Alexandra, Alê, mãe, filha, irmã, tia, amiga, assessora jurídica, apaixonada por gatos, companheira de passeios, colo para os momentos tristes, corredora nas horas vagas, devoradora de livros e de chocolates, apreciadora de vinhos e de música, escritora…mulher. Carrega sonhos, frustrações, realizações, planos para o futuro, desejos e uma vontade imensa de seguir os anseios da alma.
Escrever é a melhor forma de se expressar, organizar as ideias, aclarar sentimentos e distrair.
Publica no @umamulhersentiu e é colaboradora em alguns sites, como Nossas Palavras e Escritor Brasileiro.
4 respostas em “Nua”
Verdade, Carina…obrigada! 🩷
Em todos esses anos nesta estrada literária, nunca tinha visto uma crônica sobre nudez (de forma metafórica e lírica) tão verdadeira de sentimentos como a sua, Alexandra.
Afinal, precisamos nos esconder naquelas velhas roupas de antanho de uma sociedade invasiva e ávida por arrancá-las.
São poucos os corajosos e as corajosas que se mostram por inteiro revelando sua alma pura e sincera. A nudez revela quem nós somos de fato.
O corpo e a alma. Tudo em um só lugar. Eternas descobertas.
Mas pra alguns, a nudez é repulsiva porque tem medo de se mostrar. A história prova isso em épocas variadas.

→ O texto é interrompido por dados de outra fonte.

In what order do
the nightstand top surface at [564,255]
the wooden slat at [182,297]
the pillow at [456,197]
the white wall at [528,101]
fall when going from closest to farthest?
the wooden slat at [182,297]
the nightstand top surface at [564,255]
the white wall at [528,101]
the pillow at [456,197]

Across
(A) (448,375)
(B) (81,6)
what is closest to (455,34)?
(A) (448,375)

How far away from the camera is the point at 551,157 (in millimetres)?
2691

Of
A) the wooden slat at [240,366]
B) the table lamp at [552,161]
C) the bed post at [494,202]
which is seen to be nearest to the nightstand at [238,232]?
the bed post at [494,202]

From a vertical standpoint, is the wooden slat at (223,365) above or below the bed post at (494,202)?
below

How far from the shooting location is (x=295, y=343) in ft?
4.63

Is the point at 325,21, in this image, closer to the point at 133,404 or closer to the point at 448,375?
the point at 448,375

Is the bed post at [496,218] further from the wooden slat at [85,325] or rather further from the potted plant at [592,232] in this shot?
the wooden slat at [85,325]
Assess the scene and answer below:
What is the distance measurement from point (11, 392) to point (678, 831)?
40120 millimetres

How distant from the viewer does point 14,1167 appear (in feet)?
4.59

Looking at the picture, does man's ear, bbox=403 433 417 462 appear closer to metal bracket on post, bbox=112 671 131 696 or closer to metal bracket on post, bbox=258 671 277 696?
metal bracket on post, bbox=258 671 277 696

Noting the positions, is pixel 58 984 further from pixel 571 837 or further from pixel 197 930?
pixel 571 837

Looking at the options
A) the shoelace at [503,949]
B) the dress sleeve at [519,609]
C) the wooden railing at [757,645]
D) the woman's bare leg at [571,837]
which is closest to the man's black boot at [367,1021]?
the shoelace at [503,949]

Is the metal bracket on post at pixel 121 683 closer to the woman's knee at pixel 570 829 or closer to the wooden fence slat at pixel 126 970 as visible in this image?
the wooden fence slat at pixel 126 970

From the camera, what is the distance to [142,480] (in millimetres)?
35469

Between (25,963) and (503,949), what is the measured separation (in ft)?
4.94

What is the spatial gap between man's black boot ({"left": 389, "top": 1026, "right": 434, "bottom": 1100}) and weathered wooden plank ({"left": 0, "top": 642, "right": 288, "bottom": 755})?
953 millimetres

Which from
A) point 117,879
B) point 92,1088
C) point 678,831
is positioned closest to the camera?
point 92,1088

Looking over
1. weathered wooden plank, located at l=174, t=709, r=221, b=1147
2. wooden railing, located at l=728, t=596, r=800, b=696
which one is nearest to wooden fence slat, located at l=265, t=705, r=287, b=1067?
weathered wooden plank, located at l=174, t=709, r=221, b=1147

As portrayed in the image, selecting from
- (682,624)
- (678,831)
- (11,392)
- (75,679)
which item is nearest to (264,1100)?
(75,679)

E assim, a passos nus, a humanidade caminha rumo a revelação nua e crua de uma verdade: a revelação do fim de sua aventura na terra. Nu com a mão no bolso e sem lenços nem documentos.
É isso, Alexandra. Um grande abraço e até a próxima.
Mario, muito obrigada! Adoro sua análise sobre minhas crônicas! Abraços!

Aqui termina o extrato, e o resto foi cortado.